Closed lastcanal closed 1 week ago
Amazing!
Love to see you used FLAME for this. With :syn
the pipelines can resume from another FLAME runner/node right?
Can we keep the source rendition in the manifest as well?
Yes, the pipeline should resume even under FLAME. The RTMP stream connects to an already running application server which will then launch the Pipeline on a FLAME node and forward audio and video messages via RPC. This means that the RTMP stream will be connected to a public-facing application server while the pipeline and transcoding will happen on a non-public-facing FLAME server (with the fly backend). If the streamer reconnects to another application server then syn
will find the FLAME node running their pipeline and the stream of RPC messages starts again. I still haven't actually tried this with FLAME's Fly backend, only with multiple nodes running locally; I am going to try to get it running on Fly this week, I also want to try out the hardware transcoding.
As for including the source in the manifest, absolutely! I will add an extra configuration option to allow the un-trans-coded source version to be included in the manifest. It is currently only included if you disable all transcoding by unsetting the TRANSCODE
environment variable.
My mornings are much more open this week (I'm UTC-5), I will set up a meeting and can walk you through everything.
This means that the RTMP stream will be connected to a public-facing application server while the pipeline and transcoding will happen on a non-public-facing FLAME server (with the fly backend). If the streamer reconnects to another application server then
syn
will find the FLAME node running their pipeline and the stream of RPC messages starts again.

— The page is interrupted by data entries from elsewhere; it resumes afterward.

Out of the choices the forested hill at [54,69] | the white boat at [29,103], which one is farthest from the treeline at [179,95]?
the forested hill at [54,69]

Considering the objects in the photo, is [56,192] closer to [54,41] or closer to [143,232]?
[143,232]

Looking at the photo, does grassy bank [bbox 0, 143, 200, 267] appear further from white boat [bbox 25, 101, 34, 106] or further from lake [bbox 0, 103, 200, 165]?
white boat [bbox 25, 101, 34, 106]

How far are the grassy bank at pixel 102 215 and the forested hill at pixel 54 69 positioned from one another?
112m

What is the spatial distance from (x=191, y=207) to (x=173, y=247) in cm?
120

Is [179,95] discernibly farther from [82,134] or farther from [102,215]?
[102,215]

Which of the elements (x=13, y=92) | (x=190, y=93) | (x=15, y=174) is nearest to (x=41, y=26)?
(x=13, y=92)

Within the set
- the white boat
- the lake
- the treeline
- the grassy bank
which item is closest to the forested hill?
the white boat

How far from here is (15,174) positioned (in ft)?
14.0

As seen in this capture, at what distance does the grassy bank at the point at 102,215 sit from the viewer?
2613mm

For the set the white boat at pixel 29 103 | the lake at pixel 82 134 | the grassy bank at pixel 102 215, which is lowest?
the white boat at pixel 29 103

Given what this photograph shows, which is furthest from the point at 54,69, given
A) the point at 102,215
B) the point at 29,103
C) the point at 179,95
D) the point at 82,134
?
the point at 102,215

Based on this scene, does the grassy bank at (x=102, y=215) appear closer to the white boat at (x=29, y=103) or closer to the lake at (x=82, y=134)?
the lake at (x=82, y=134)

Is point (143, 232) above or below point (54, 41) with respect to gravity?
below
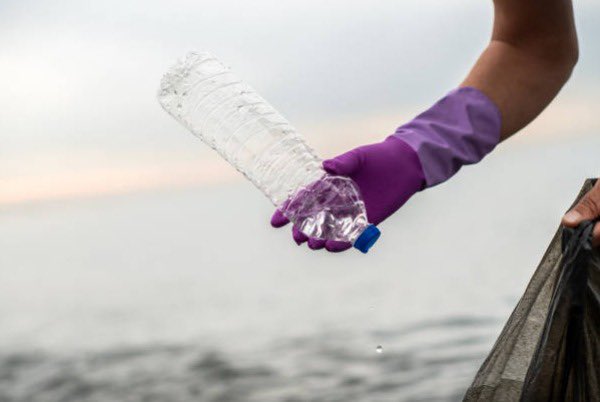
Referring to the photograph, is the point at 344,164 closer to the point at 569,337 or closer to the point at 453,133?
the point at 453,133

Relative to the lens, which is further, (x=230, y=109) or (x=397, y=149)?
(x=230, y=109)

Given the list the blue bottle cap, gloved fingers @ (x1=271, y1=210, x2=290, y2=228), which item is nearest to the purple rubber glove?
gloved fingers @ (x1=271, y1=210, x2=290, y2=228)

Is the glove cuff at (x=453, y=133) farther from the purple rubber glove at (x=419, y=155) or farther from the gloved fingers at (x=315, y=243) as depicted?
the gloved fingers at (x=315, y=243)

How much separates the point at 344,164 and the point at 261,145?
47cm

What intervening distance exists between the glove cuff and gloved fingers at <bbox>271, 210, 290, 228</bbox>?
1.17 ft

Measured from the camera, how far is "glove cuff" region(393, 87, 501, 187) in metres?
2.38

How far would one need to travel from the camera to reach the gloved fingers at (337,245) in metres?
2.21

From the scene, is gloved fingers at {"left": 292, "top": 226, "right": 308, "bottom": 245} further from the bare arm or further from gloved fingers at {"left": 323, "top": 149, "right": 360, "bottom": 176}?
the bare arm

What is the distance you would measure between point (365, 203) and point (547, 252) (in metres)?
0.55

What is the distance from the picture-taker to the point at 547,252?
2.54 meters

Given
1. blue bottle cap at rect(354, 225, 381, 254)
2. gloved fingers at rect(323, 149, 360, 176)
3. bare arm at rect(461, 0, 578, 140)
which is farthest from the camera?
bare arm at rect(461, 0, 578, 140)

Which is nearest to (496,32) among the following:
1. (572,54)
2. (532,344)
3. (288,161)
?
(572,54)

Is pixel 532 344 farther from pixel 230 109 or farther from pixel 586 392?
pixel 230 109

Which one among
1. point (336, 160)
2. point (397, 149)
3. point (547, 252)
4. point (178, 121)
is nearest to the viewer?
point (336, 160)
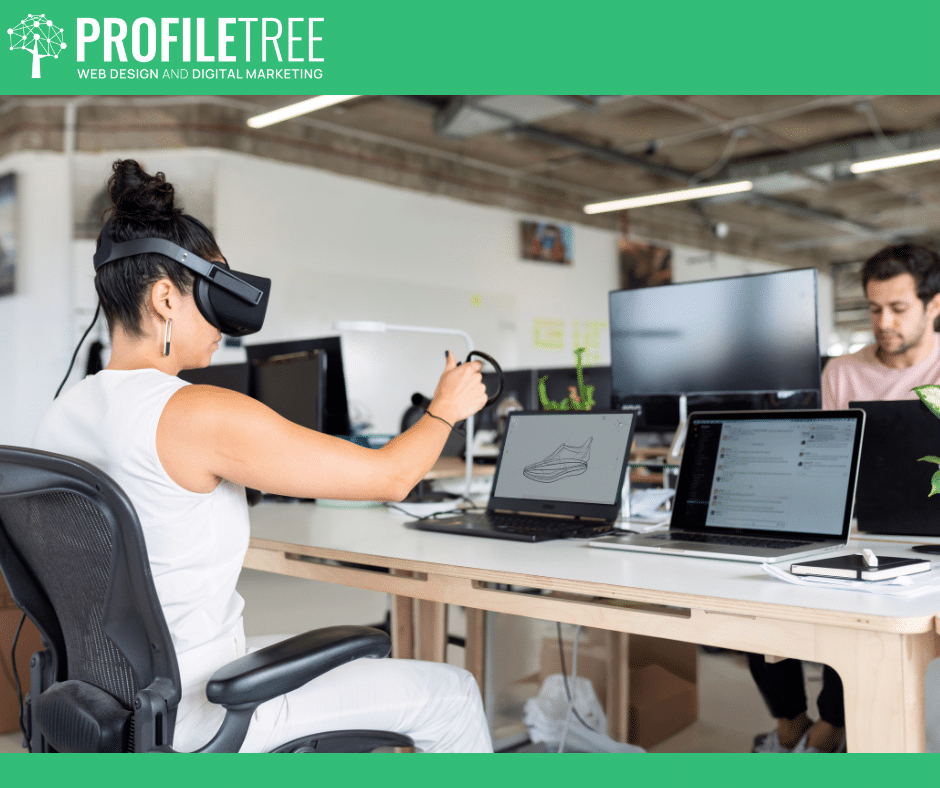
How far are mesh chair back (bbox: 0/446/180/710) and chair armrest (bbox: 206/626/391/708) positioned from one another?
0.07 metres

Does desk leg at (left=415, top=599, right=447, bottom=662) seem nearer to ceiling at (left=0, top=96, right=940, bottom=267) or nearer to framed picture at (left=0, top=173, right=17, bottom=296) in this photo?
ceiling at (left=0, top=96, right=940, bottom=267)

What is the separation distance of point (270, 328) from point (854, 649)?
5.54m

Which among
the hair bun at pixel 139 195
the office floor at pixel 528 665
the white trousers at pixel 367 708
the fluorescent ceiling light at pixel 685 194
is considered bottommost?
the office floor at pixel 528 665

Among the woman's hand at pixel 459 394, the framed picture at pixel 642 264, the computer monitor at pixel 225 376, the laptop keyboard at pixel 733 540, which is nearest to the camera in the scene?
the woman's hand at pixel 459 394

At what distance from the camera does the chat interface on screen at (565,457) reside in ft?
6.41

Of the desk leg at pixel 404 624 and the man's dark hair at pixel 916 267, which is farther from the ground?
the man's dark hair at pixel 916 267

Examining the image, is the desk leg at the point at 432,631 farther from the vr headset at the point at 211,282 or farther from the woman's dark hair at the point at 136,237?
the woman's dark hair at the point at 136,237

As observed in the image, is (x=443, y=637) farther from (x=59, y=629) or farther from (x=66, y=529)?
(x=66, y=529)

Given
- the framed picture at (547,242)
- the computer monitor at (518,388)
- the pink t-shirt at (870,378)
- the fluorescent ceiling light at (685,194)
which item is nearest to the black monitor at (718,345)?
the pink t-shirt at (870,378)

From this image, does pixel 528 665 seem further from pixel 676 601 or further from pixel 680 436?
pixel 676 601

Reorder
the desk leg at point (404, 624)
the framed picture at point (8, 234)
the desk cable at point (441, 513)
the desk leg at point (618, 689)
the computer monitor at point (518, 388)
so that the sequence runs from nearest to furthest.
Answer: the desk leg at point (404, 624) → the desk cable at point (441, 513) → the desk leg at point (618, 689) → the computer monitor at point (518, 388) → the framed picture at point (8, 234)

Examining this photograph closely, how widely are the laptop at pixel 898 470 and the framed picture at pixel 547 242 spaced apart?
22.2 feet
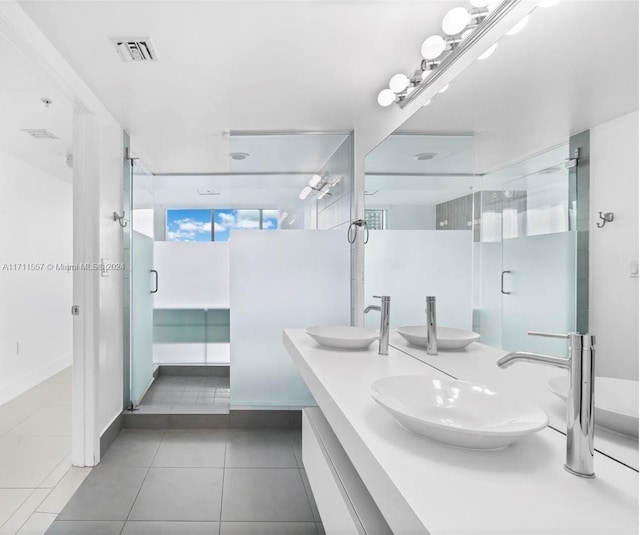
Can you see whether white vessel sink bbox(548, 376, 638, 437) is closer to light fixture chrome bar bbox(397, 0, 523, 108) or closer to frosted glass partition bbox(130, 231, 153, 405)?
light fixture chrome bar bbox(397, 0, 523, 108)

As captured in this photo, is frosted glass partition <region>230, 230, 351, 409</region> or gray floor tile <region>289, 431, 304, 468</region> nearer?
gray floor tile <region>289, 431, 304, 468</region>

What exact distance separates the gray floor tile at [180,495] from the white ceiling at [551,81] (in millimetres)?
2014

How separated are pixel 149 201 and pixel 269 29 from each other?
2.52 m

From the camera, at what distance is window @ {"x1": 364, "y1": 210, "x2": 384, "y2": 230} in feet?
7.67

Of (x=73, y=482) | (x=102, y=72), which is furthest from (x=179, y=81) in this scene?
(x=73, y=482)

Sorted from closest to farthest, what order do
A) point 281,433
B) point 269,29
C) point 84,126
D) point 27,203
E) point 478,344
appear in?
point 478,344, point 269,29, point 84,126, point 281,433, point 27,203

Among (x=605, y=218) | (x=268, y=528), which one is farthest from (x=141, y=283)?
(x=605, y=218)

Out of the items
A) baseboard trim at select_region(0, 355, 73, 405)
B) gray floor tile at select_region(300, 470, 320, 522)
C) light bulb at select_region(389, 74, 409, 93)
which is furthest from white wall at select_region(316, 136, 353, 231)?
baseboard trim at select_region(0, 355, 73, 405)

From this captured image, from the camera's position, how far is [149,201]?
12.4 ft

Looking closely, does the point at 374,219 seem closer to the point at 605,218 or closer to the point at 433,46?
the point at 433,46

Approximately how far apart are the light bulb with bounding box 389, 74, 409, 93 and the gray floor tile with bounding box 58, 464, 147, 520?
2499 mm

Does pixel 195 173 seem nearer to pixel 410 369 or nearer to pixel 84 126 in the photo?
pixel 84 126

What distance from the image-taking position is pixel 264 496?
209 cm

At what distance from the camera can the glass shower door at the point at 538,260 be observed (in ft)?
2.97
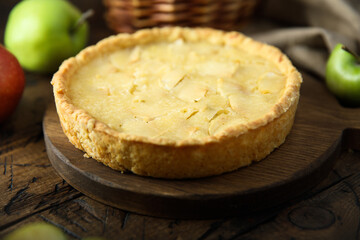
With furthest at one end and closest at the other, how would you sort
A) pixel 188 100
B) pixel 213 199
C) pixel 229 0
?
pixel 229 0 < pixel 188 100 < pixel 213 199

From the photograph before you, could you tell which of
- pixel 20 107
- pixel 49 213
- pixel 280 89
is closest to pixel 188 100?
pixel 280 89

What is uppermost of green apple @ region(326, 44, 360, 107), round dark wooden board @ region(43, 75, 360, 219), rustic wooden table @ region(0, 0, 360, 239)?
green apple @ region(326, 44, 360, 107)

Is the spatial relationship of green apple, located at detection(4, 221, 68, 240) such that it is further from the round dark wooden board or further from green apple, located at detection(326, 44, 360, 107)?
green apple, located at detection(326, 44, 360, 107)

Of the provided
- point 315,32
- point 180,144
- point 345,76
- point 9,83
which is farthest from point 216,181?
point 315,32

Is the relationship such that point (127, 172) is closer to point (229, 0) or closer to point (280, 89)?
point (280, 89)

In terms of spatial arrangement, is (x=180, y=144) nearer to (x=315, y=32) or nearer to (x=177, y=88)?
(x=177, y=88)

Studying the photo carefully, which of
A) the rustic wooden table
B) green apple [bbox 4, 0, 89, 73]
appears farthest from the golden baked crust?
green apple [bbox 4, 0, 89, 73]
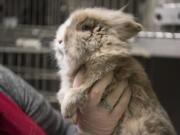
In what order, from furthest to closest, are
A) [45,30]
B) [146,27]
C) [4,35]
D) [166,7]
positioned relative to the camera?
[4,35] → [45,30] → [146,27] → [166,7]

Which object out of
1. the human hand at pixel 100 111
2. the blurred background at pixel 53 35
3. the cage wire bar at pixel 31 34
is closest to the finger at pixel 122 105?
the human hand at pixel 100 111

That's perfect, can't wait to try this out! Thanks for all the changes :heart_hands:
Should be good to merge once it's tested on prod. Currently I'm getting the error below, not sure where the membrane_h26x_plugin
dependency is coming from
=> CACHED [builder 14/17] RUN mix compile 0.0s
=> CACHED [builder 15/17] COPY config/runtime.exs config/ 0.0s
=> CACHED [builder 16/17] COPY rel rel 0.0s
=> ERROR [builder 17/17] RUN mix release 1.9s
------
> [builder 17/17] RUN mix release:
1.177 * assembling algora-0.1.0 on MIX_ENV=prod
1.177 * using config/runtime.exs to configure the release at runtime
1.881 ** (Mix) Duplicated modules:
1.881 'Elixir.Membrane.H265.Parser' specified in membrane_h265_plugin and membrane_h26x_plugin
using a modified Dockerfile with
ARG BUILDER_IMAGE="hexpm/elixir:1.17.3-erlang-26.2.5.5-debian-bookworm-20241016-slim"
ARG RUNNER_IMAGE="debian:bookworm-20241016-slim"
I've removed membrane_h265_plugin
in favor of the newer membrane_h26x_plugin
. That should fix the problem. I've also removed my fork of membrane_rtmp_plugin
because my changes got merged upstream!
I've pushed cdc836c which changes how low-latency HLS partials are served. Currently partial segments are served from the application server; however, with this change partial segments are now uploaded to Tigris and deleted when they are no longer needed. When a partial segment is ready, including after waiting on a X-PRELOAD-HINT
, then a 302 redirect to the Tigris bucket is served.
Here is a screencast of the 302 redirect in action
Just deployed on staging, works great overall!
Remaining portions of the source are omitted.